Virginia state Republican Party Chairman Jeffrey M. Frederick fired back Tuesday at party leaders seeking to remove him from his post, reiterating that he will not resign and responding to charges of mismanagement made by his opponents.

“As I have stated from the beginning, I will not abandon the chairmanship and break my pledge to the rank-and-file Republicans who elected me less than a year ago,” Mr. Frederick said in a letter to party members.

Mr. Frederick faces a removal vote at a meeting of the party’s 77-member State Central Committee on April 4. His ouster would require a three-fourths vote.

If he is removed, party rules stipulate the State Central Committee will fill the vacancy until a new election is held at the next convention. Before the committee takes action, the party’s first vice chairman - Mike Thomas - would become chairman.

Alexandra Liddy Bourne, the daughter of former Nixon aide and radio talk-show host G. Gordon Liddy, and Louisa County Republican Committee Chairman Patrick Mullins have been mentioned as possible replacements for Mr. Frederick.

Mr. Mullins could not be reached for comment. Mrs. Bourne, who ran unsuccessfully for a House seat in 1995 and now serves as a vice president for the Chicago-based nonprofit Heartland Institute, declined to comment on the chairman situation.

“I’m going to stay quiet on this right now for a lot of reasons,” she said. “I trust that the central committee will handle it appropriately.”

Mr. Frederick, a three-term delegate from Prince William County, has faced mounting opposition to his leadership from party members in the wake of significant losses in November’s elections and criticism of his actions, including a comment he made during the presidential campaign comparing Barack Obama to Osama bin Laden.

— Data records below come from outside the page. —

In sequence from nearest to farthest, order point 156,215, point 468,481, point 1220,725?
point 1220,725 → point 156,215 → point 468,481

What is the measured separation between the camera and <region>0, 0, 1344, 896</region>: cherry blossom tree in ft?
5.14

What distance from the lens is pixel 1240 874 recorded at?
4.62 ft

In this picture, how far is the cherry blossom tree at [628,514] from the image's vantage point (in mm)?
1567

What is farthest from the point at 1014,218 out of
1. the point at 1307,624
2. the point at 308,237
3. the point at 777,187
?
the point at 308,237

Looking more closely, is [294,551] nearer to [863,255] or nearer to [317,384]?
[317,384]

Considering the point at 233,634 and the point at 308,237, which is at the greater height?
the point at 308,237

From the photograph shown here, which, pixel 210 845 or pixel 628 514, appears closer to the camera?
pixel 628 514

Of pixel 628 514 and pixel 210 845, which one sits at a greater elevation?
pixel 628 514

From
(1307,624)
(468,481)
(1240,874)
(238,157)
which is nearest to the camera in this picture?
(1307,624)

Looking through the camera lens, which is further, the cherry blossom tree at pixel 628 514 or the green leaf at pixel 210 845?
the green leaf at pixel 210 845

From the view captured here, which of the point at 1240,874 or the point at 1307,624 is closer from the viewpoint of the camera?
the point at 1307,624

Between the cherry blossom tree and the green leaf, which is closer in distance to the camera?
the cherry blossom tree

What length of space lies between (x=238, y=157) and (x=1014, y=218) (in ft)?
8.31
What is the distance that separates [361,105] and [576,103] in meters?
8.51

Those seeking Mr. Frederick’s removal also have accused him of failing to promptly send to the party online donations processed by his company and of withholding some of the money - after assuring party leaders his company was not being used as a vendor.

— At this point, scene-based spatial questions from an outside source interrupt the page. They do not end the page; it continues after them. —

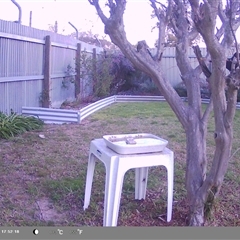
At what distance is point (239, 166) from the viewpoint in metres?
5.38

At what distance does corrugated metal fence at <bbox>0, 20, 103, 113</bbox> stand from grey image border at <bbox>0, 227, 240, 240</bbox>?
5788 millimetres

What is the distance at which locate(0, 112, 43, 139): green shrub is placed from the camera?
6.71 meters

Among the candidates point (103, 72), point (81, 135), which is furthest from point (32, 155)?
point (103, 72)

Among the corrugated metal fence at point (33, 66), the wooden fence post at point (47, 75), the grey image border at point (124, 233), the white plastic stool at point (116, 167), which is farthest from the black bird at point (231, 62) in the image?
the wooden fence post at point (47, 75)

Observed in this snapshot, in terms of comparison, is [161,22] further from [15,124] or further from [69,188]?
[15,124]

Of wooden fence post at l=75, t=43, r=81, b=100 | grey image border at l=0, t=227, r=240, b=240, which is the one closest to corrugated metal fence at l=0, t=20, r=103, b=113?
wooden fence post at l=75, t=43, r=81, b=100

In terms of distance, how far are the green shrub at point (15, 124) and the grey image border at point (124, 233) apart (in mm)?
4539

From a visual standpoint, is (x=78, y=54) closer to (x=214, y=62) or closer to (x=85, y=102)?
(x=85, y=102)

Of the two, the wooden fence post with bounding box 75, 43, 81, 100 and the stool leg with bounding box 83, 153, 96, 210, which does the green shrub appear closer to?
the stool leg with bounding box 83, 153, 96, 210

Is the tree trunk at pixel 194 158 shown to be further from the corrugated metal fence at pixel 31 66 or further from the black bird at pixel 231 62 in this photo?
the corrugated metal fence at pixel 31 66

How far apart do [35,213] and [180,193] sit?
1448 mm

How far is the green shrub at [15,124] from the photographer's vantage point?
6707 millimetres

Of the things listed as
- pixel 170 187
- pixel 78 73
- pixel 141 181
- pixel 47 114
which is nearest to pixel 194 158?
pixel 170 187

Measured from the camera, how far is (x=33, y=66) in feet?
29.9
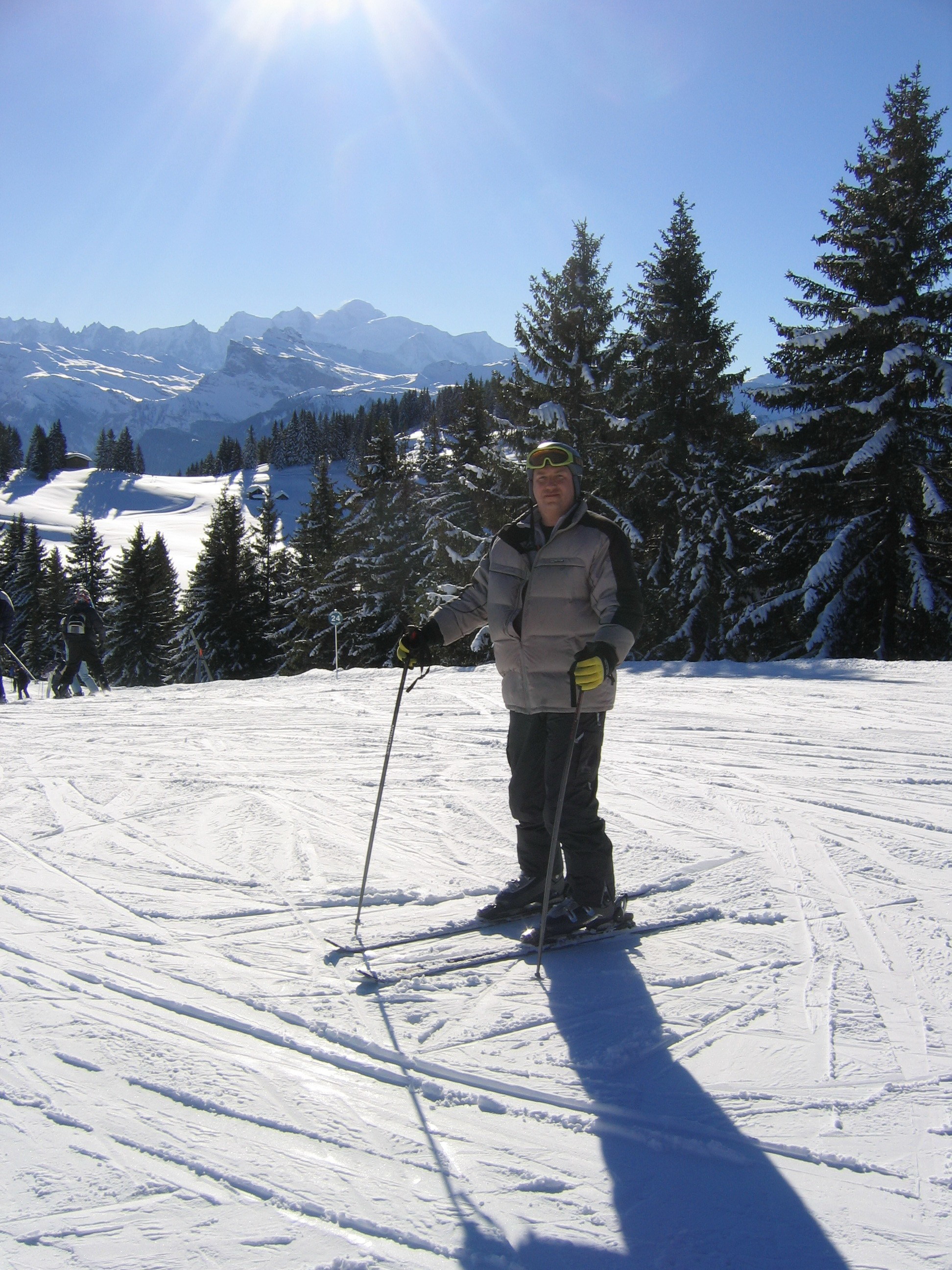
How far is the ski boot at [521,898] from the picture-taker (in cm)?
331

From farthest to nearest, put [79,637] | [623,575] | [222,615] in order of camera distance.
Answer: [222,615]
[79,637]
[623,575]

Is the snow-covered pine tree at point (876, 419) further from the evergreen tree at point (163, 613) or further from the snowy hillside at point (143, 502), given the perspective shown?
the snowy hillside at point (143, 502)

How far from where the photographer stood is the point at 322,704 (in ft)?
32.2

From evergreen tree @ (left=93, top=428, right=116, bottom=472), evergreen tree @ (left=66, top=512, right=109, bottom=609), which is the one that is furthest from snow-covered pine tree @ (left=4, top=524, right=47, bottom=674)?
evergreen tree @ (left=93, top=428, right=116, bottom=472)

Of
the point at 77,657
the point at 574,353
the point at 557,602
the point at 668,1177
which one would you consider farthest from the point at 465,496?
the point at 668,1177

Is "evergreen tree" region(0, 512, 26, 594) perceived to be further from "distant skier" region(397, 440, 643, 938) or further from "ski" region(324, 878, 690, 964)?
"distant skier" region(397, 440, 643, 938)

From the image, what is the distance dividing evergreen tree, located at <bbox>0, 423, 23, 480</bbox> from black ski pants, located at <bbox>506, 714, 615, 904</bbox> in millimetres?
123506

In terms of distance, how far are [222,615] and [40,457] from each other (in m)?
88.0

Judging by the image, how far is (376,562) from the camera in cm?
2648

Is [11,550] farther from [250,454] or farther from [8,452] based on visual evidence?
[250,454]

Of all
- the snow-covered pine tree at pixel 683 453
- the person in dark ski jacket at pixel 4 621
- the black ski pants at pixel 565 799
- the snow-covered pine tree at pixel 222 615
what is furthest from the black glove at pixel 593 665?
the snow-covered pine tree at pixel 222 615

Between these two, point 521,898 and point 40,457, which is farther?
point 40,457

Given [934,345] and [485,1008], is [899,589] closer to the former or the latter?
[934,345]

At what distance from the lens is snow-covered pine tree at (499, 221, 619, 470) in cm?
1788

He responded by saying heused his firm - GSX Strategies Inc. - and its subsidiary to establish a “place-holding” Web site and donation company until new vendors were ready.

He said the company took $1,479 for expenses related to making remittances to banks, credit card companies and an online-processing service in a successful and transparent process that netted the party $19,655 in donations. He said he did not withhold money from the party to benefit himself.

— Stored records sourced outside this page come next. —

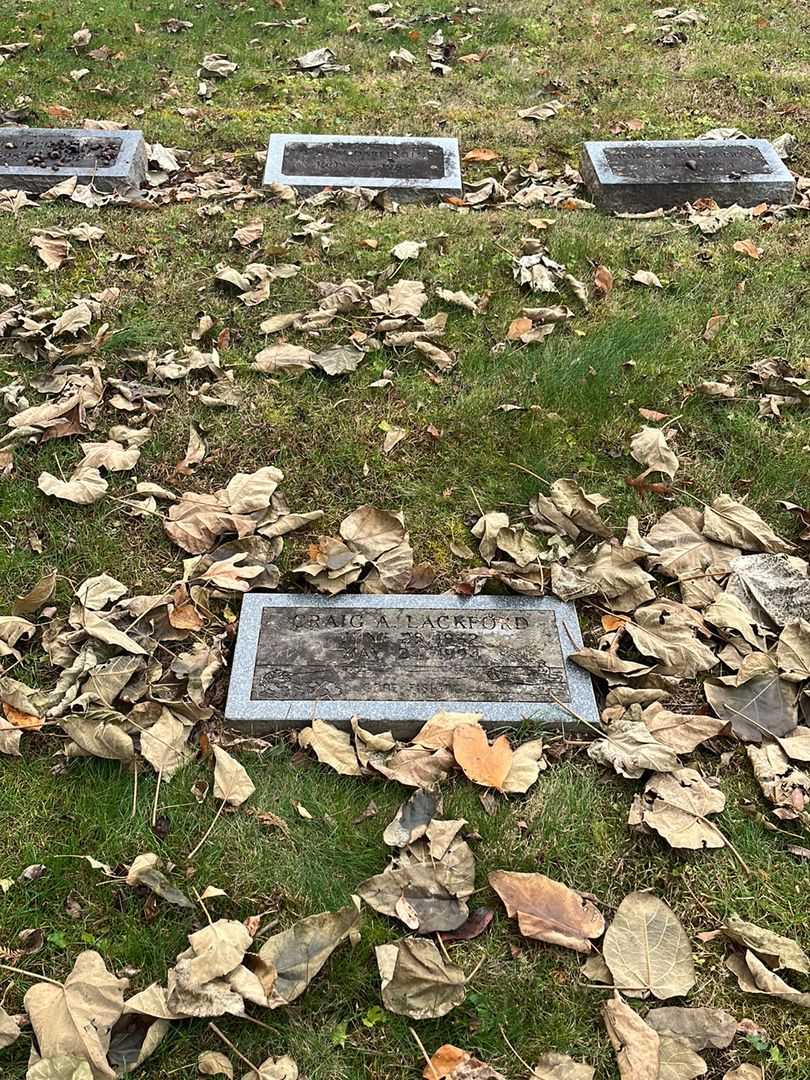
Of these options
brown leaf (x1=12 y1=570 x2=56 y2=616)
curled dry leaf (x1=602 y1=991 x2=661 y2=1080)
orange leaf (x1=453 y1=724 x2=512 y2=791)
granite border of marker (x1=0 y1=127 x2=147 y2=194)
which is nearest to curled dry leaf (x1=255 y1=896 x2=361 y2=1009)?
orange leaf (x1=453 y1=724 x2=512 y2=791)

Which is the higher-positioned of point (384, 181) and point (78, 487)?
point (384, 181)

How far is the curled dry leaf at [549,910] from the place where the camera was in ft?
6.57

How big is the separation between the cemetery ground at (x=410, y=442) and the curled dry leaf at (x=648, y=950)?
2.2 inches

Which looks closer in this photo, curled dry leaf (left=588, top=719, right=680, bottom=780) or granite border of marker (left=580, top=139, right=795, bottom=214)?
curled dry leaf (left=588, top=719, right=680, bottom=780)

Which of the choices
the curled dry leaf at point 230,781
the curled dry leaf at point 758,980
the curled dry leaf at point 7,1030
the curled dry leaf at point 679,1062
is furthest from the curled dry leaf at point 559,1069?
the curled dry leaf at point 7,1030

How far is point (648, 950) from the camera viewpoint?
1984mm

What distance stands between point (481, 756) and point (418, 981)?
2.00 ft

In his letter, Mr. Frederick responded to other allegations and faulted “longtime party insiders” for trying to oust him despite his election at the party’s state convention in Richmond last year.

The 33-year-old conservative unseated incumbent chairman and moderate John H. Hager after a bitter and divisive contest. The effort to oust him has been backed by state House and Senate Republican leaders, all five members of the Virginia congressional delegation and the party’s presumptive gubernatorial nominee, Bob McDonnell.

“I do not take it personally that some want me to step down so we can return to the old way of doing things … ,” Mr. Frederick said. “But, I do take offense when a small minority seeks to nullify the voices of so many, once again turning our party into a rubber stamp for its longtime insiders.”